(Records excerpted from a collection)

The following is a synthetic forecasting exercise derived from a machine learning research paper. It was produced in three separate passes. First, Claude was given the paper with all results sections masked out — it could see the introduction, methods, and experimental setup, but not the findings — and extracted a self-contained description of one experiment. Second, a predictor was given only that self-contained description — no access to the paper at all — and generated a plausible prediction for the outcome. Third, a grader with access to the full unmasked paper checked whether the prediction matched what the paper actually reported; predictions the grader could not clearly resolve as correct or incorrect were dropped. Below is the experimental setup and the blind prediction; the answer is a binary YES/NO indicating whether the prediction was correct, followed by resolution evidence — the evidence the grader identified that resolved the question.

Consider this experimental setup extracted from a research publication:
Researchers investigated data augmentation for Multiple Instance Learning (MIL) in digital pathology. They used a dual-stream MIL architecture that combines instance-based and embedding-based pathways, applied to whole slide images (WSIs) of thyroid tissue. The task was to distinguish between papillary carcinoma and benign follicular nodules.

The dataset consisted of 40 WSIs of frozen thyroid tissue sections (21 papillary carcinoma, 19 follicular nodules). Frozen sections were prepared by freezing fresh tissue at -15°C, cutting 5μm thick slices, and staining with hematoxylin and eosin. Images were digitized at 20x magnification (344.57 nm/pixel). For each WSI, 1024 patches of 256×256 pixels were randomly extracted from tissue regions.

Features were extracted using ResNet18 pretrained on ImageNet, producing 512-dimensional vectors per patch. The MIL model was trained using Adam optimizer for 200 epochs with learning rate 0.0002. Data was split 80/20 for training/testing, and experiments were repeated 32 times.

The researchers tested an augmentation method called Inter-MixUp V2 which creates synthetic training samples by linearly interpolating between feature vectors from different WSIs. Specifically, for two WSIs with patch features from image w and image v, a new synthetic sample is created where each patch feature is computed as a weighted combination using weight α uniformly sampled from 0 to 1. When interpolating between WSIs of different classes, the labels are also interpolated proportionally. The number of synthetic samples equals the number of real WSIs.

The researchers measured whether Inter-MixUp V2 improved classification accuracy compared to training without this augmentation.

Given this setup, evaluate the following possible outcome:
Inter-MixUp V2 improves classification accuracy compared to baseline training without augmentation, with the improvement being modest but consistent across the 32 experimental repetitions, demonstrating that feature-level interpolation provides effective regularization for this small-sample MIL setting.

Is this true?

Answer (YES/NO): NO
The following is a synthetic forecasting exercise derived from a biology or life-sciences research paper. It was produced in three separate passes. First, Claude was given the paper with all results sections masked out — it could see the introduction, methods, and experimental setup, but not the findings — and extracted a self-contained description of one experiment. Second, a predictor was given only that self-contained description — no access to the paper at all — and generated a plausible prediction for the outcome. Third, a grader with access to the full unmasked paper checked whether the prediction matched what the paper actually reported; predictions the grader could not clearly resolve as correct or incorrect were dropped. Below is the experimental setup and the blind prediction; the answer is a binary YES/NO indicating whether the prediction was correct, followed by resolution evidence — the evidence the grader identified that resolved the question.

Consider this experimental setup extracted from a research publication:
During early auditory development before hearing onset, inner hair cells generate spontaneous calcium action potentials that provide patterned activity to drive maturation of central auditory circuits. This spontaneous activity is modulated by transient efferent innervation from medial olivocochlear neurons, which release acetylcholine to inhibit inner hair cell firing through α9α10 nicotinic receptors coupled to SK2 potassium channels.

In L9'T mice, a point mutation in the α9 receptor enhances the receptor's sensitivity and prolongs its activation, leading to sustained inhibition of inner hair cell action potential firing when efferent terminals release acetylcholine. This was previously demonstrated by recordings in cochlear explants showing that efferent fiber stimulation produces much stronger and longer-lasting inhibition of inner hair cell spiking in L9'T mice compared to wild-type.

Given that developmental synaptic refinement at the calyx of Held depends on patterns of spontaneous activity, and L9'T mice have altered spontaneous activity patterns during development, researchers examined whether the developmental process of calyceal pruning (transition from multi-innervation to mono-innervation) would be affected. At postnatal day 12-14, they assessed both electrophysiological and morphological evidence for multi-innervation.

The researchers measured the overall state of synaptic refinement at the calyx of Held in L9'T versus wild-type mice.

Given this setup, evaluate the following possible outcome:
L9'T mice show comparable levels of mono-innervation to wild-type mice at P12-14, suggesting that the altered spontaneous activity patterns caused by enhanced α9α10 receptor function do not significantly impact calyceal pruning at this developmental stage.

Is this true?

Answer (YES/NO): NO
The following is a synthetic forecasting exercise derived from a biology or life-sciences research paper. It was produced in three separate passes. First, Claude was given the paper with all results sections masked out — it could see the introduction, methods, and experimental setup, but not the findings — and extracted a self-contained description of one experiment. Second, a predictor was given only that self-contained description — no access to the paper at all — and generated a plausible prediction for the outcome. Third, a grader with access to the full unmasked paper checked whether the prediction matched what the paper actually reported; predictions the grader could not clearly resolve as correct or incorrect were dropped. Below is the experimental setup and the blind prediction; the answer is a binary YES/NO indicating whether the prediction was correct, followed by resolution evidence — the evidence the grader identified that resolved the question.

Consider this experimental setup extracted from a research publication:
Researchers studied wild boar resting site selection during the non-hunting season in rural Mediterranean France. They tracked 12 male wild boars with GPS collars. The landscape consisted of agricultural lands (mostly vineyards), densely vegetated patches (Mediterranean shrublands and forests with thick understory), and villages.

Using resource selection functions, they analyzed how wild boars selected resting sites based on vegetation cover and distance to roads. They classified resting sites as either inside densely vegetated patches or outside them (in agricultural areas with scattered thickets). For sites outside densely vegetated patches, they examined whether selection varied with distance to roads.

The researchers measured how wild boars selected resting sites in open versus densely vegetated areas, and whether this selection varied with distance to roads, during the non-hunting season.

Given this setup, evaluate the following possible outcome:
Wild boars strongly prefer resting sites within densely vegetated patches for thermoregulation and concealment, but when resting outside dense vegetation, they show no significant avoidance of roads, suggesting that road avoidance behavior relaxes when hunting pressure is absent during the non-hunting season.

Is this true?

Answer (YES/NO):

Task instructions: Search the entries above for "carcinoma". Show every line that has it.

Response:
Researchers investigated data augmentation for Multiple Instance Learning (MIL) in digital pathology. They used a dual-stream MIL architecture that combines instance-based and embedding-based pathways, applied to whole slide images (WSIs) of thyroid tissue. The task was to distinguish between papillary carcinoma and benign follicular nodules.
The dataset consisted of 40 WSIs of frozen thyroid tissue sections (21 papillary carcinoma, 19 follicular nodules). Frozen sections were prepared by freezing fresh tissue at -15°C, cutting 5μm thick slices, and staining with hematoxylin and eosin. Images were digitized at 20x magnification (344.57 nm/pixel). For each WSI, 1024 patches of 256×256 pixels were randomly extracted from tissue regions.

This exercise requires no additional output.